• **WORK TO COMPLETE**:
Each of the records below must be reproduced exactly.

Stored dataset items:

*** Block opens ***

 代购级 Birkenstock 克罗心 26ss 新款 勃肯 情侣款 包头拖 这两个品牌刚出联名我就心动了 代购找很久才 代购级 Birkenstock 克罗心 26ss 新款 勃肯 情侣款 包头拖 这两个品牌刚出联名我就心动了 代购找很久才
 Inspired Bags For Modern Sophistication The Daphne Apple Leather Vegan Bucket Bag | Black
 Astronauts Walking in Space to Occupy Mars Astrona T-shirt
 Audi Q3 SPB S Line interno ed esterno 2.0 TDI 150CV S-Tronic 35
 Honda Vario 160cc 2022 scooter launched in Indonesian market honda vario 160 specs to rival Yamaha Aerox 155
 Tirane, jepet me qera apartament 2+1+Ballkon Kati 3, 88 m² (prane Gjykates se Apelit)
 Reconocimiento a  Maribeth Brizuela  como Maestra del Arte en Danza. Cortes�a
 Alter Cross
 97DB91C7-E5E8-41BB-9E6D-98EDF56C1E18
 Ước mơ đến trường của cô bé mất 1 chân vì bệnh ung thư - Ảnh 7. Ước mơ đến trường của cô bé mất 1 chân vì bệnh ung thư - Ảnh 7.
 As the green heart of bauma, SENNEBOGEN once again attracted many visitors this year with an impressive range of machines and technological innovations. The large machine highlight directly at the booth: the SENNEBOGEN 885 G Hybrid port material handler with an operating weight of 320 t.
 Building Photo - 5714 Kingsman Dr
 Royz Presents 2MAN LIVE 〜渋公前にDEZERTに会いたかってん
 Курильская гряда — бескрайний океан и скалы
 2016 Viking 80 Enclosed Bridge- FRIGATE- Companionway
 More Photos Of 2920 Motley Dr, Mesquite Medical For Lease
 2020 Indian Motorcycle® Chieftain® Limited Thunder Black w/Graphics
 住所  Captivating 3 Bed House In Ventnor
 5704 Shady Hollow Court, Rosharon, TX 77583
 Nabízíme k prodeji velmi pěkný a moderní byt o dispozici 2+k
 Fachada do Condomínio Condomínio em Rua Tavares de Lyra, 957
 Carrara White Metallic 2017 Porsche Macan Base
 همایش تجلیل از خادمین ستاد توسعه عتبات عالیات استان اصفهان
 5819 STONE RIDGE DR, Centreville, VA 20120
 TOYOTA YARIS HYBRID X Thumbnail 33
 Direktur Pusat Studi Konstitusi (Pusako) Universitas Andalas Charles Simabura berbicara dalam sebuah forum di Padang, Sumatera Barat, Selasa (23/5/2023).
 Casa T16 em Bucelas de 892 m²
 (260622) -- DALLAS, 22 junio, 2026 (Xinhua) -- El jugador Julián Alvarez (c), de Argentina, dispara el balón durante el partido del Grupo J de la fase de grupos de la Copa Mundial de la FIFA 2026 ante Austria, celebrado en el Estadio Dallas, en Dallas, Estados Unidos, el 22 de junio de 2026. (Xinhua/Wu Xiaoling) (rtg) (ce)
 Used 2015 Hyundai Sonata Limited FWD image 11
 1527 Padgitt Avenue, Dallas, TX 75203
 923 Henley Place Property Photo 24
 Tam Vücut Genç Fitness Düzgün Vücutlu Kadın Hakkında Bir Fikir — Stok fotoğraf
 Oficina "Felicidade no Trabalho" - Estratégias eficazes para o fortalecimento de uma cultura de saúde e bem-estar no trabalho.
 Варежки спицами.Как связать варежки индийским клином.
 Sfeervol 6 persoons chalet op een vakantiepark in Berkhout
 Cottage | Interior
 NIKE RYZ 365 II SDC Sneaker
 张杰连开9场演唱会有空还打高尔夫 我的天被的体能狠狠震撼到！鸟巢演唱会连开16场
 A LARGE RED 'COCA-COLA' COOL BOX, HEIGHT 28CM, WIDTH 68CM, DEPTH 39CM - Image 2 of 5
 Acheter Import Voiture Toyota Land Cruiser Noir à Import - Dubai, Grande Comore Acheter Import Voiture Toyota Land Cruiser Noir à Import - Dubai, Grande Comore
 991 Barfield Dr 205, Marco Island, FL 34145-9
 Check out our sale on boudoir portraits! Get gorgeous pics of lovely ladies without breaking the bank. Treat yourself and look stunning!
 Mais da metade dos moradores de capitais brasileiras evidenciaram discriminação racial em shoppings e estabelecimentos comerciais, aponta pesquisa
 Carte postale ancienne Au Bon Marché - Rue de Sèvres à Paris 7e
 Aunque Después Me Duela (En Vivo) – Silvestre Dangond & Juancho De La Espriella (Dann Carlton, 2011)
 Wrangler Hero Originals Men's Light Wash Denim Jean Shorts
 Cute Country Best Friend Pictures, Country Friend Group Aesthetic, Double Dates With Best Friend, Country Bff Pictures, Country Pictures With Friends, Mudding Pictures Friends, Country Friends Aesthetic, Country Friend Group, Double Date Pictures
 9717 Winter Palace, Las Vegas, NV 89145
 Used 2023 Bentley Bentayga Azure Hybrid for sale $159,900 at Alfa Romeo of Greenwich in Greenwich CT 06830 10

*** Block closes ***

• **THE COMPLETED TASK**:
 代购级 Birkenstock 克罗心 26ss 新款 勃肯 情侣款 包头拖 这两个品牌刚出联名我就心动了 代购找很久才 代购级 Birkenstock 克罗心 26ss 新款 勃肯 情侣款 包头拖 这两个品牌刚出联名我就心动了 代购找很久才
 Inspired Bags For Modern Sophistication The Daphne Apple Leather Vegan Bucket Bag | Black
 Astronauts Walking in Space to Occupy Mars Astrona T-shirt
 Audi Q3 SPB S Line interno ed esterno 2.0 TDI 150CV S-Tronic 35
 Honda Vario 160cc 2022 scooter launched in Indonesian market honda vario 160 specs to rival Yamaha Aerox 155
 Tirane, jepet me qera apartament 2+1+Ballkon Kati 3, 88 m² (prane Gjykates se Apelit)
 Reconocimiento a  Maribeth Brizuela  como Maestra del Arte en Danza. Cortes�a
 Alter Cross
 97DB91C7-E5E8-41BB-9E6D-98EDF56C1E18
 Ước mơ đến trường của cô bé mất 1 chân vì bệnh ung thư - Ảnh 7. Ước mơ đến trường của cô bé mất 1 chân vì bệnh ung thư - Ảnh 7.
 As the green heart of bauma, SENNEBOGEN once again attracted many visitors this year with an impressive range of machines and technological innovations. The large machine highlight directly at the booth: the SENNEBOGEN 885 G Hybrid port material handler with an operating weight of 320 t.
 Building Photo - 5714 Kingsman Dr
 Royz Presents 2MAN LIVE 〜渋公前にDEZERTに会いたかってん
 Курильская гряда — бескрайний океан и скалы
 2016 Viking 80 Enclosed Bridge- FRIGATE- Companionway
 More Photos Of 2920 Motley Dr, Mesquite Medical For Lease
 2020 Indian Motorcycle® Chieftain® Limited Thunder Black w/Graphics
 住所  Captivating 3 Bed House In Ventnor
 5704 Shady Hollow Court, Rosharon, TX 77583
 Nabízíme k prodeji velmi pěkný a moderní byt o dispozici 2+k
 Fachada do Condomínio Condomínio em Rua Tavares de Lyra, 957
 Carrara White Metallic 2017 Porsche Macan Base
 همایش تجلیل از خادمین ستاد توسعه عتبات عالیات استان اصفهان
 5819 STONE RIDGE DR, Centreville, VA 20120
 TOYOTA YARIS HYBRID X Thumbnail 33
 Direktur Pusat Studi Konstitusi (Pusako) Universitas Andalas Charles Simabura berbicara dalam sebuah forum di Padang, Sumatera Barat, Selasa (23/5/2023).
 Casa T16 em Bucelas de 892 m²
 (260622) -- DALLAS, 22 junio, 2026 (Xinhua) -- El jugador Julián Alvarez (c), de Argentina, dispara el balón durante el partido del Grupo J de la fase de grupos de la Copa Mundial de la FIFA 2026 ante Austria, celebrado en el Estadio Dallas, en Dallas, Estados Unidos, el 22 de junio de 2026. (Xinhua/Wu Xiaoling) (rtg) (ce)
 Used 2015 Hyundai Sonata Limited FWD image 11
 1527 Padgitt Avenue, Dallas, TX 75203
 923 Henley Place Property Photo 24
 Tam Vücut Genç Fitness Düzgün Vücutlu Kadın Hakkında Bir Fikir — Stok fotoğraf
 Oficina "Felicidade no Trabalho" - Estratégias eficazes para o fortalecimento de uma cultura de saúde e bem-estar no trabalho.
 Варежки спицами.Как связать варежки индийским клином.
 Sfeervol 6 persoons chalet op een vakantiepark in Berkhout
 Cottage | Interior
 NIKE RYZ 365 II SDC Sneaker
 张杰连开9场演唱会有空还打高尔夫 我的天被的体能狠狠震撼到！鸟巢演唱会连开16场
 A LARGE RED 'COCA-COLA' COOL BOX, HEIGHT 28CM, WIDTH 68CM, DEPTH 39CM - Image 2 of 5
 Acheter Import Voiture Toyota Land Cruiser Noir à Import - Dubai, Grande Comore Acheter Import Voiture Toyota Land Cruiser Noir à Import - Dubai, Grande Comore
 991 Barfield Dr 205, Marco Island, FL 34145-9
 Check out our sale on boudoir portraits! Get gorgeous pics of lovely ladies without breaking the bank. Treat yourself and look stunning!
 Mais da metade dos moradores de capitais brasileiras evidenciaram discriminação racial em shoppings e estabelecimentos comerciais, aponta pesquisa
 Carte postale ancienne Au Bon Marché - Rue de Sèvres à Paris 7e
 Aunque Después Me Duela (En Vivo) – Silvestre Dangond & Juancho De La Espriella (Dann Carlton, 2011)
 Wrangler Hero Originals Men's Light Wash Denim Jean Shorts
 Cute Country Best Friend Pictures, Country Friend Group Aesthetic, Double Dates With Best Friend, Country Bff Pictures, Country Pictures With Friends, Mudding Pictures Friends, Country Friends Aesthetic, Country Friend Group, Double Date Pictures
 9717 Winter Palace, Las Vegas, NV 89145
 Used 2023 Bentley Bentayga Azure Hybrid for sale $159,900 at Alfa Romeo of Greenwich in Greenwich CT 06830 10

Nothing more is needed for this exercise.